Aslında sadece ilk oyun olan “Günbatımında Todori” Türkçe ve Ermenice olarak seslendirildi. İkna Sarıaslan tarafından Ermenice yazılmış olan şiir, zaten Bercuhi Berberyan tarafından Türkçeye çevrilmiş ve Boğos Çalgıcıoğlu tarafından oynanmıştı. İkna Bey de bu şekilde oyunun yeniden kaydına onay verince, Boğos Çalgıcıoğlu ve Yeğya Akgün’le stüdyoya girip ilk olarak Todori’yle yola çıktık. Öte yandan Türkçe ve Ermenice olarak kaydettiğimiz bu oyunun, 2008’de GLYD’de sahnelenmiş olması, Türkiye Ermeni toplumunun uzun yıllardır kendi derneklerinde yürüttükleri tiyatro faaliyetleri açısından başka bir değer de taşıyor.

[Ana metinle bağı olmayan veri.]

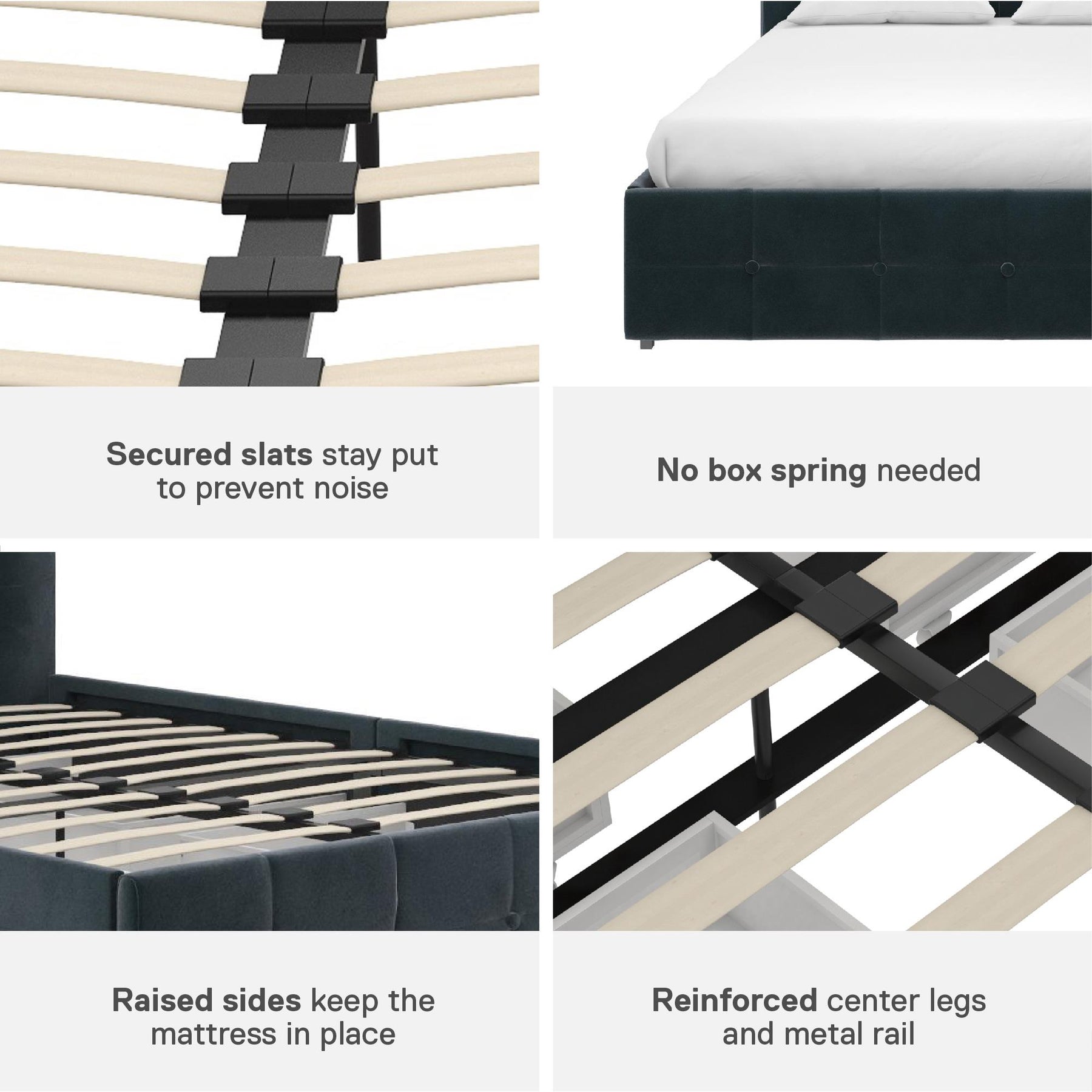 Secured slats stay put to prevent noise

No box spring needed

Raised sides keep the mattress in place

Reinforced center legs and metal rail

Öte yandan, Ermenice dediğimiz oyunlar aslında Batı Ermenicesi. Batı Ermenicesi maalesef ki tehlike altındaki dillerden. Bugün Türkiye, Lübnan, Suriye ve buralardan göç etmiş Ermenilerin yaşadıkları diasporalarda konuşulan Batı Ermenicesinde, hangi alanda olursa olsun, bir şeyler üretmek, yaygınlaştırmak bu anlamda apayrı bir önem de taşıyor.

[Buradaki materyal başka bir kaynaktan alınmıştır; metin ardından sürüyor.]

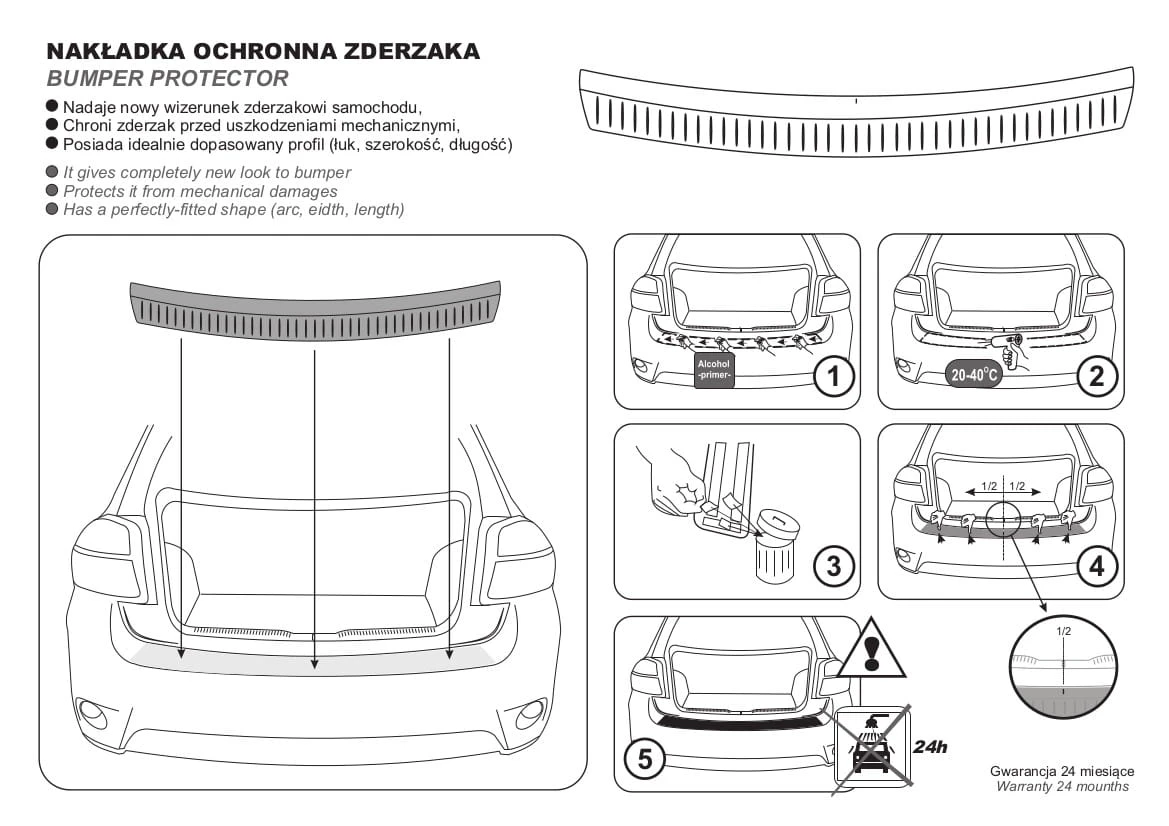 NAKŁADKA OCHRONNA ZDERZAKA
BUMPER PROTECTOR

● Nadaje nowy wizerunek zderzakowi samochodu,
● Chroni zderzak przed uszkodzeniami mechanicznymi,
● Posiada idealnie dopasowany profil (łuk, szerokość, długość)

● It gives completely new look to bumper
● Protects it from mechanical damages
● Has a perfectly-fitted shape (arc, eidth, length)

Alcohol -primer-
1

20-40°C
2

3

1/2 1/2
4

1/2

5

24h

Gwarancja 24 miesiące
Warranty 24 mounths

Öncelikle hedeflediğimiz gibi gerçekten dünyanın pek çok farklı yerinden insanların dinlediğini görmek çok güzeldi. İlk oyun içeriği gereği bir nostalji hissi uyandırdı. Eski İstanbul, Kalamış, kaybettirilen değerler, kaybettiklerimiz, birlikte paylaştıklarımız… Todori’nin meyhanesi tüm bunların bir araya geldiği bir ütopya olduğu için sanırsak bu dinleyicilere de yansıdı ve çok güzel, keyifli geri bildirimler aldık.

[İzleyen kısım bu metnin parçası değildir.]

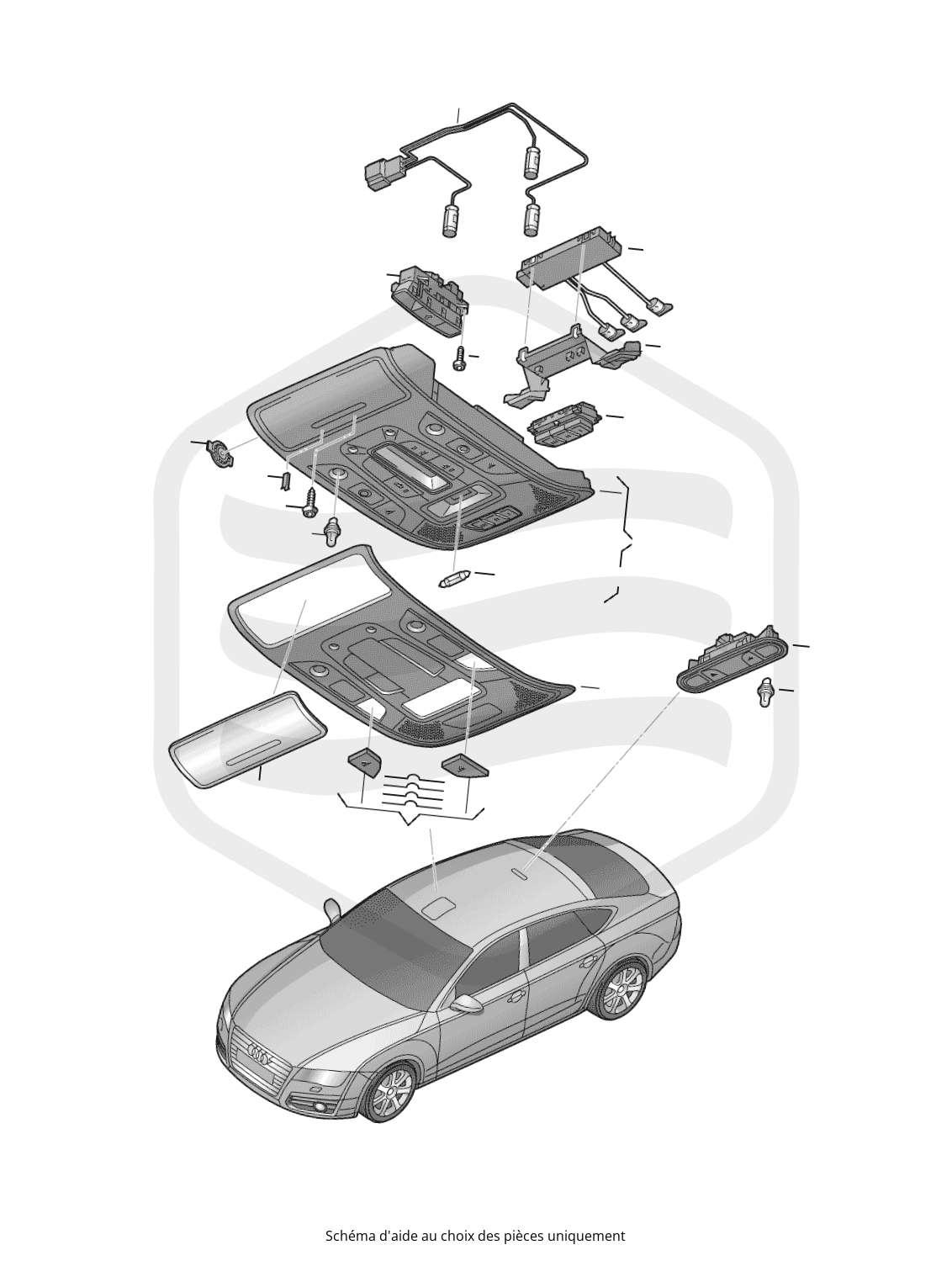 Schéma d'aide au choix des pièces uniquement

Arşiv araştırma sürecinde, Hrant Dink Vakfı arşivinde, Ermenice oyun yazarı Adrine Dadryan’ın “Herkesin Kendi Çıkarı Var” [Amen Mart İr Şahı Uni] oyununun daktilo ile yazılmış bir nüshasını bulduk. Sayıları daha az olan tiyatro metni yazarı kadınlardan biri olarak Dadryan’ın bu metnini projeye dahil etmeye karar verdik. Türkiye Ermeni toplumunun kurumlarının işleyişine dair sarkastik bu metni İstanbullu bağımsız bir Ermeni tiyatro topluluğu olan Hangardz ekibinin muhteşem enerjisiyle, kahkahalar eşliğinde Ermenice olarak kaydettik. Yakında yayınlayacağız.
Oyunları seçerken dönemleri de göz önünde bulundurmak istedik ve daha eskilerden bir klasik olarak, Levon Şant’ın 1908’de kaleme aldığı “Eski Tanrılar” oyununun, yine arşivde rastladığımız Türkçe çevirisini de projeye dahil ettik fakat Şant’ın metni bir pod-tiyatro olabilmek için çok uzundu. Onu bu mecraya taşımanın çok önemli olduğunu düşünüp vazgeçmek istemedik. O noktada da imdadımıza oyunun yönetmenliğini üstlenen Ayşe Draz ve dramaturg Özlem Hemiş yetiştiler ve metni pod-tiyatro formatına uyarladılar. Kadir Has Üniversitesi Tiyatro Bölümü’nden genç tiyatrocularla birlikte kaydettiğimiz oyunda anlatıcı olarak Tilbe Saran’ı da dinleyeceğiz.